Fig 2. Simulated oxygen in islet and actual viability data in human islets.

(A) Representative in vitro viability assay and in silico oxygen simulation in small islets (<50 μm) under different oxygen culture environments. Viability assay showed dead cells (red fluorescence) in islets cultured under 1, 75, and 95% oxygen culture. Simulation demonstrates uniform distribution of oxygen in the small islet structure. Scale bar: 50 μm. (B) Analysis of viability data indicates that 21% oxygen culture showed highest viability. Oxygenated culture under 75 and 95% demonstrated significantly lower viability compared to that under 21% oxygen (p<0.05), indicating that oxygen above 75% is toxic for islet cells. (C) Oxygen simulation in human islets cultured in oxygen environments between 100, 160, 270, and 350 mmHg.
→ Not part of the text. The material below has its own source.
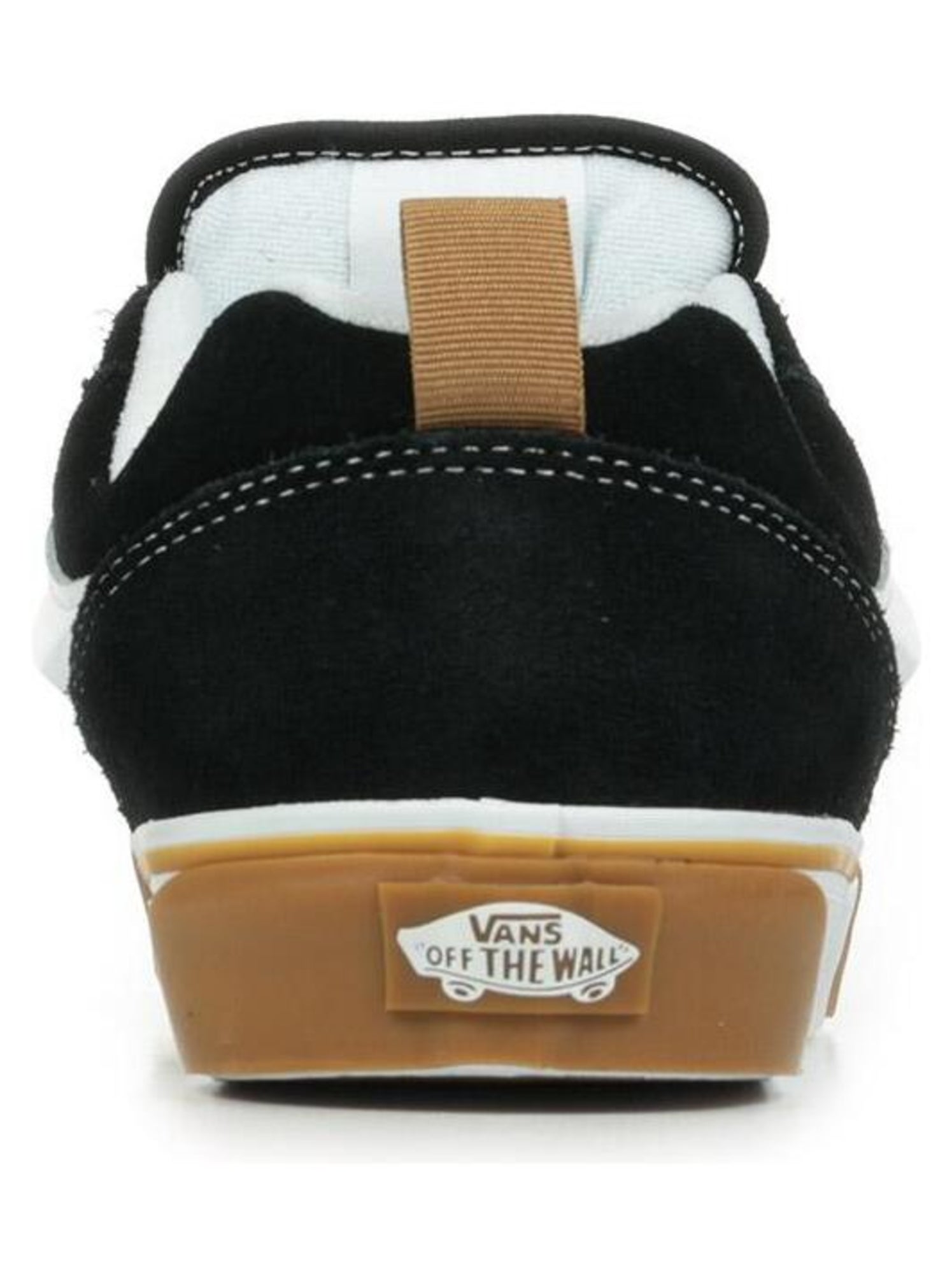 Baskets Vans Knu Skool - Noir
These values correspond to the pO₂ measured in islet culture media equilibrated in 10, 21, 35, and 50% oxygen, respectively. The simulation revealed a hypoxic core in large islets and hypoxic culture; however, hyperoxic culture reduced the hypoxic area. (D) Representative in vitro viability in human isolated islets cultured for 7 days. Large islet diameter and low oxygen culture synergistically induced large central necrosis. The in vitro data closely parallels the simulation data, suggesting that the oxygen tension decrease is the primary cause of central necrosis during islet culture. Scale bar: 50 μm.

Fig 3. Islet viability is closely related with medium oxygen tension and islet size.

(A) 2D viable assay image was converted to 3D to estimate the dead/live volume in the islet. 3D modeling assumed that the islet shape is spherical and that cell death in the islet core occurs concentrically. (B) Relations between 2D and 3D viability data. Scale bar: 50 μm. (C) Representative islet 2D images and corresponding 3D images at specific viabilities. (D) 3D viability plots of human islet of different size cultured in different oxygen environments. Large islet diameter and low oxygen culture media induced low viability. A total 1278 human islets from four different donors were analyzed and plotted. (E) Predicted survival probabilities at different oxygen tension levels were calculated. Error bars indicate the standard error of the prediction estimates. An islet is defined as alive if it has more than 95% 3D-viability. Survival rate declines with increasing islet size, whereas survival rate increases with increasing pO₂.